- _Data records_:
+---+

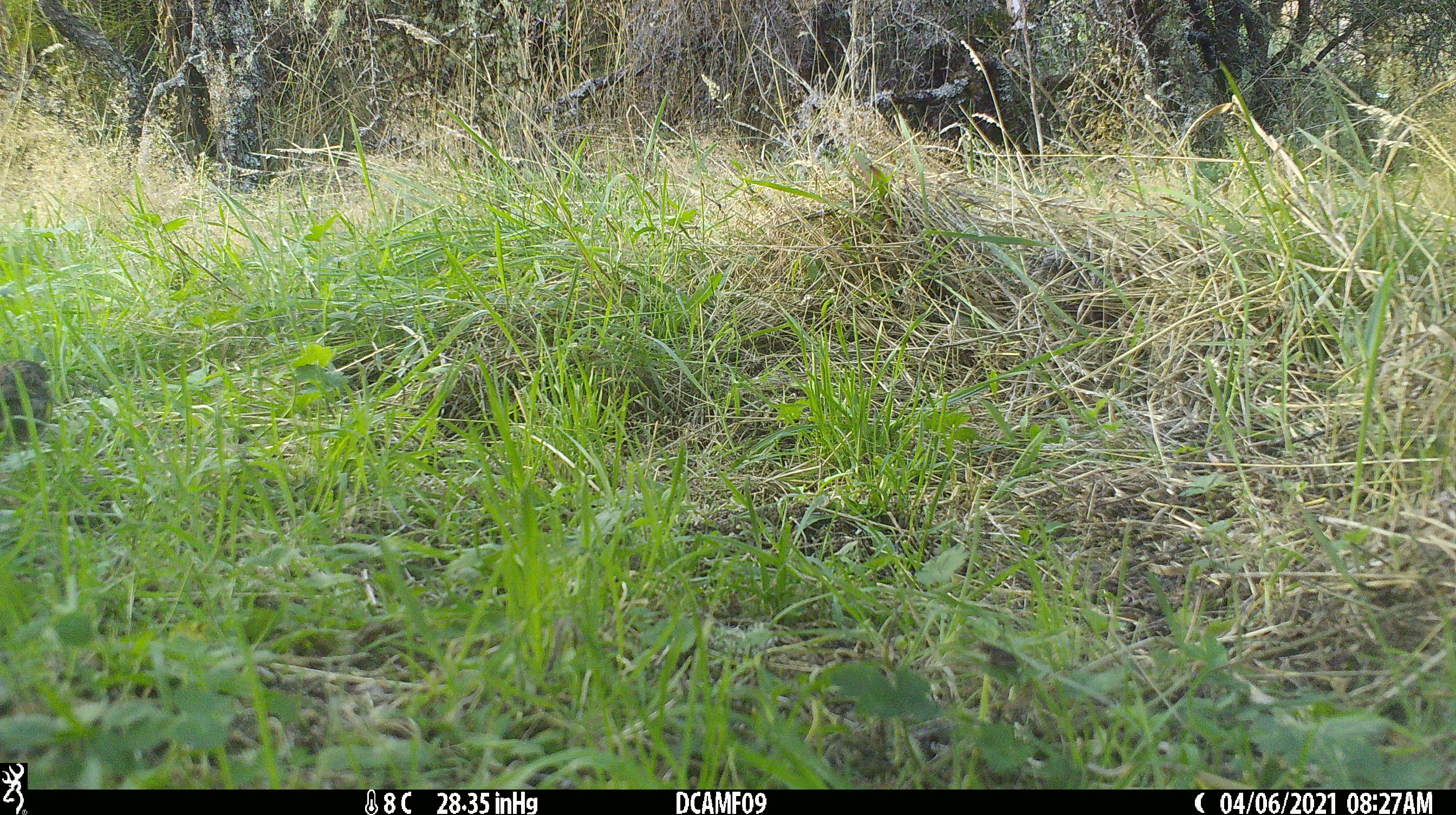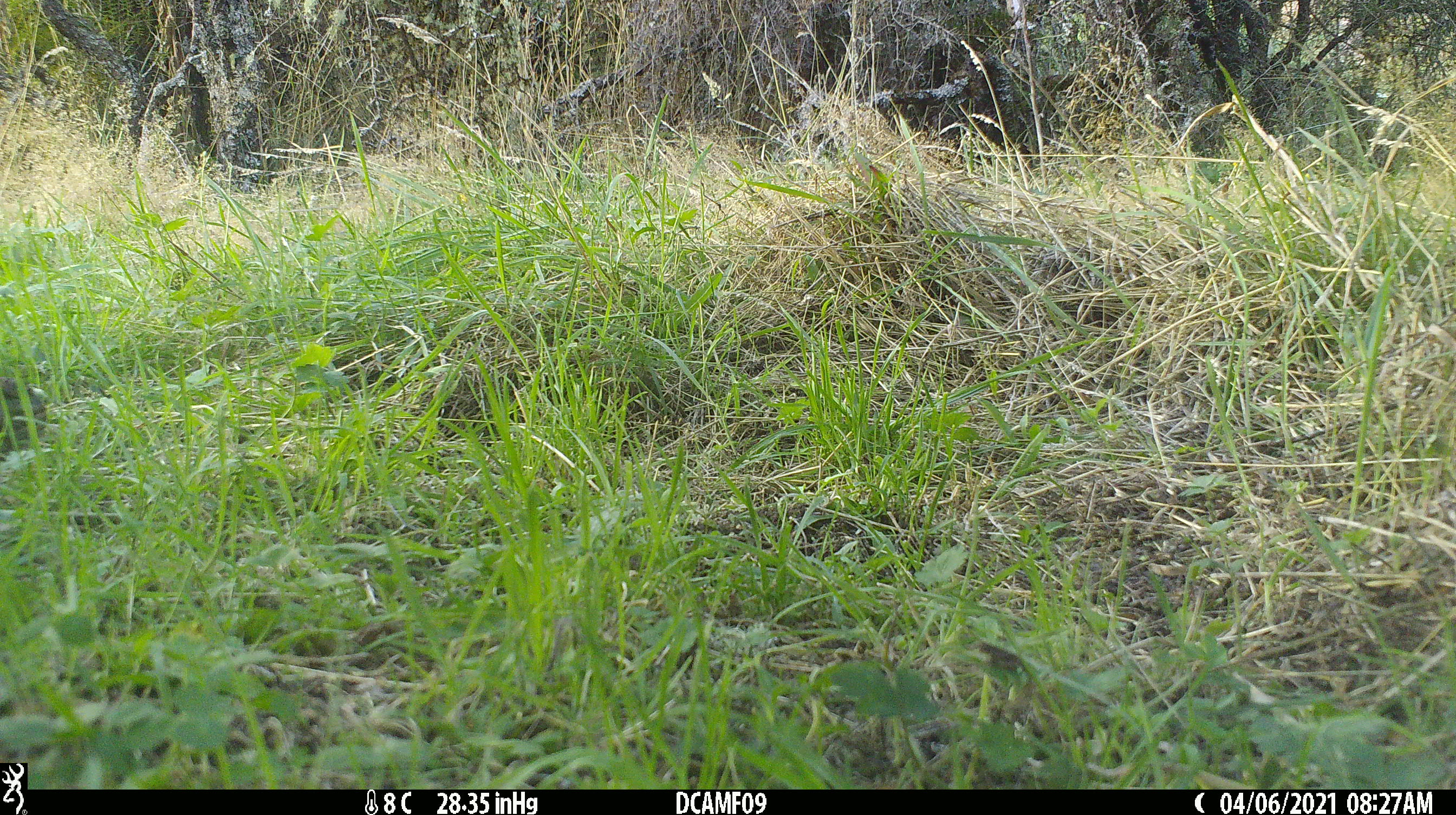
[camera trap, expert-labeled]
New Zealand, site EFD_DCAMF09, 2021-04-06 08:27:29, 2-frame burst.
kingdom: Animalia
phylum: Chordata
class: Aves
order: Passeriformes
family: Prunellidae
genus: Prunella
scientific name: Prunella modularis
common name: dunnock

+---+

- _Exercise brief_: Print the whole listing exactly, please, and keep any images out of it.

- _Response box_:
[camera trap, expert-labeled]
New Zealand, site EFD_DCAMF09, 2021-04-06 08:27:29, 2-frame burst.
kingdom: Animalia
phylum: Chordata
class: Aves
order: Passeriformes
family: Prunellidae
genus: Prunella
scientific name: Prunella modularis
common name: dunnock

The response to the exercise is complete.